The Call To Action wants us to spend the next decade of church resources on navel-gazing, on bettering our churches and worship experience and coffers so that we can reverse the mainline decline. But that is the utter antithesis of King’s writings and sermons, as the Church he envisions is an outward-facing church that wastes its money on the poor and wastes its political capital opposing unjust laws rather than building parallel empires to the culture around us.
A church that doesn’t seek racial justice, that doesn’t provide for the marginalized in society, that doesn’t work for equality of all people regardless of their heritage or biology…that church will be left at the door at midnight, left in the darkness at midnight, left to be a zombie trudging forward with the image of movement but without the life behind it…at midnight.
While our church consultants and renewal groups tell us to stop talking about the hot topics, an echo from the past tells us today that if we aren’t in the business of equality and hot topics, then we are a church that has either burned up or frozen up.
My prayer for our General Conference delegates today is that they heed the call from Dr. King from 55 years ago and keep us as an outward-facing church: one that works on its discipleship, yes, but does so not divorced from the culture around us. Like the burned-up churches that are emotional without connection to intellect, we are in danger of being a spiritual practices church without connection to the practice of spiritual concern for others in both our structure and action.
So keep on working toward justice, Church. Keep on pursuing it for all of God’s creation, even when the church itself tells you that you are wasting your time, that that money won’t count towards being a “vital congregation.” Keep on doing it, and when all is said and done, the churches around you may burn up or freeze up or they may hopefully step up and be on the path towards the land where justice rolls down like water and righteousness like a mighty stream. Keep that dream alive today.
Thoughts?
Becca
All I can say is AMEN.
Stephen
Although this is a very internal-US-Methodist conversation, it’s interesting to observe.

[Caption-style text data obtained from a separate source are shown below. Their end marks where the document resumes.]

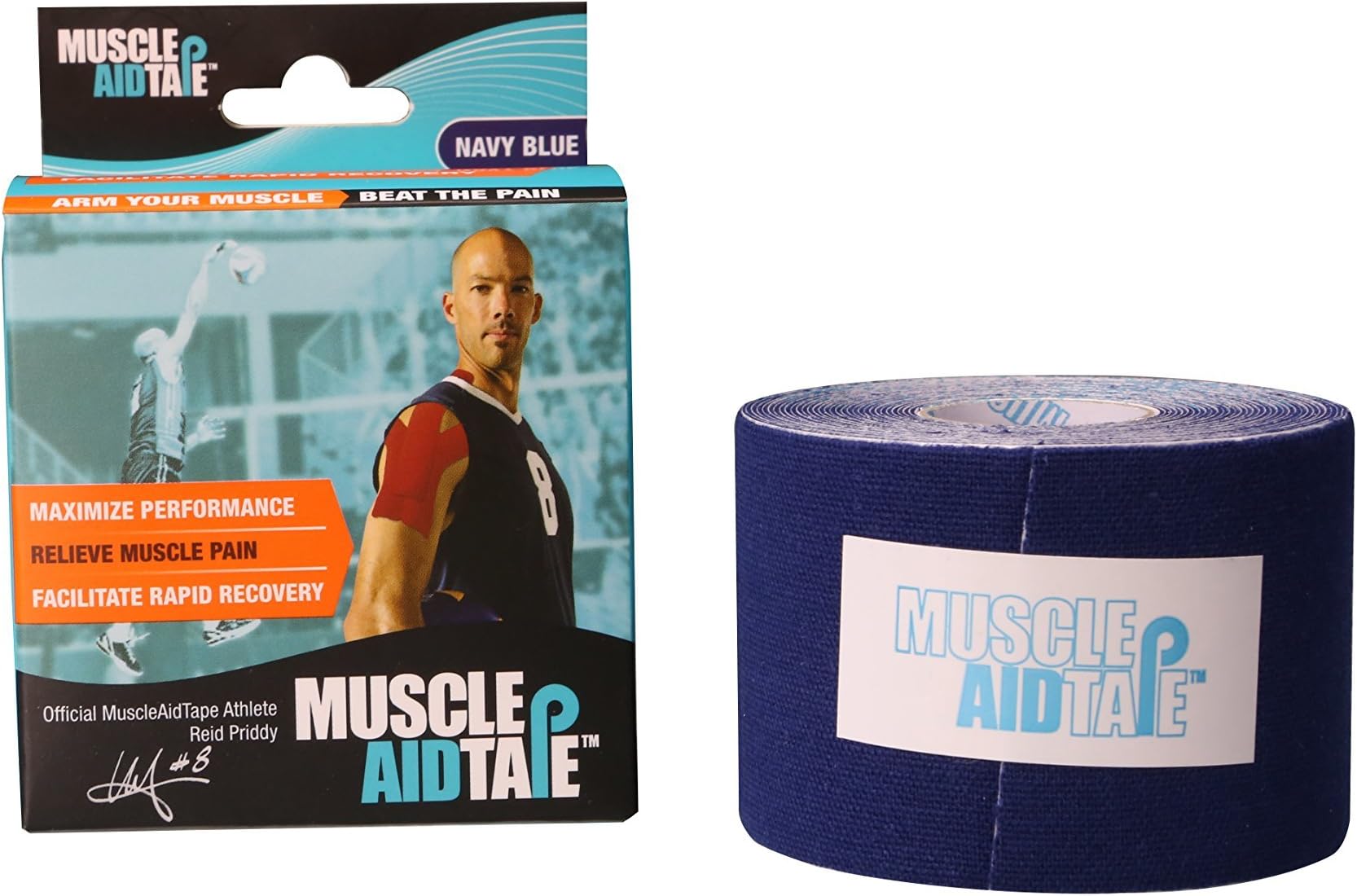 Kinesiology Tape (Navy Blue)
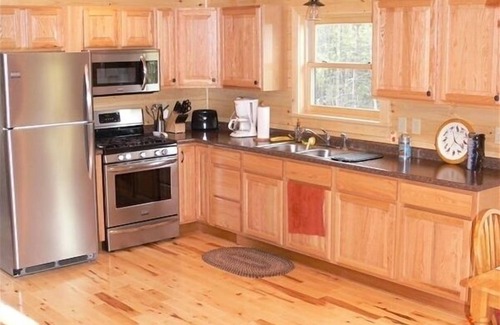 Jay Cabin | River Front Cabin with Mountain Views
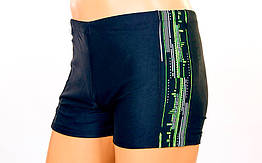Плавки чоловічі FASHION 7090-BL (р-р XL-3XL, чорний синій)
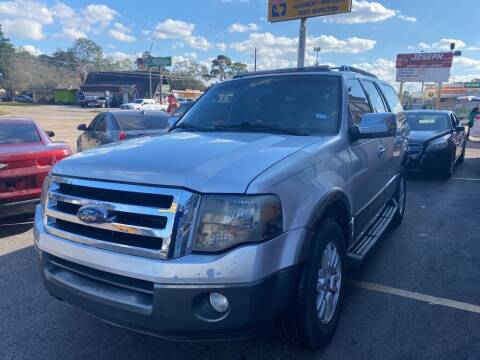 2012 Ford Expedition for sale at 4 Girls Auto Sales in Houston TX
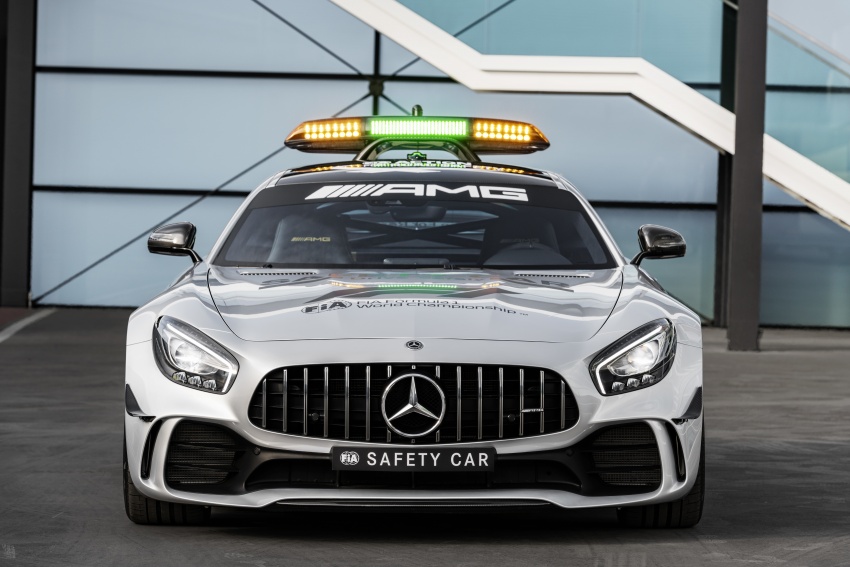 Mercedes-AMG GT R – most powerful F1 safety car 794605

But I can’t help being sympathetic to the view of discouraging “hot topics” at a national conference and preferring to talk about congregational health. At my denomination’s annual national conference there’s a lot of social justicey resolutions but in general I think this is a pretty bad idea. Not because social justice is a bad idea, but because talking about social justice, passing resolutions, is a not DOING social justice. It’s generally an excuse for us to go home feeling righteous about ourselves. I’d much prefer some training on how to be a vital, spiritually alive congregation, which would also include how to reach out and do local engagement with issues at the grassroots.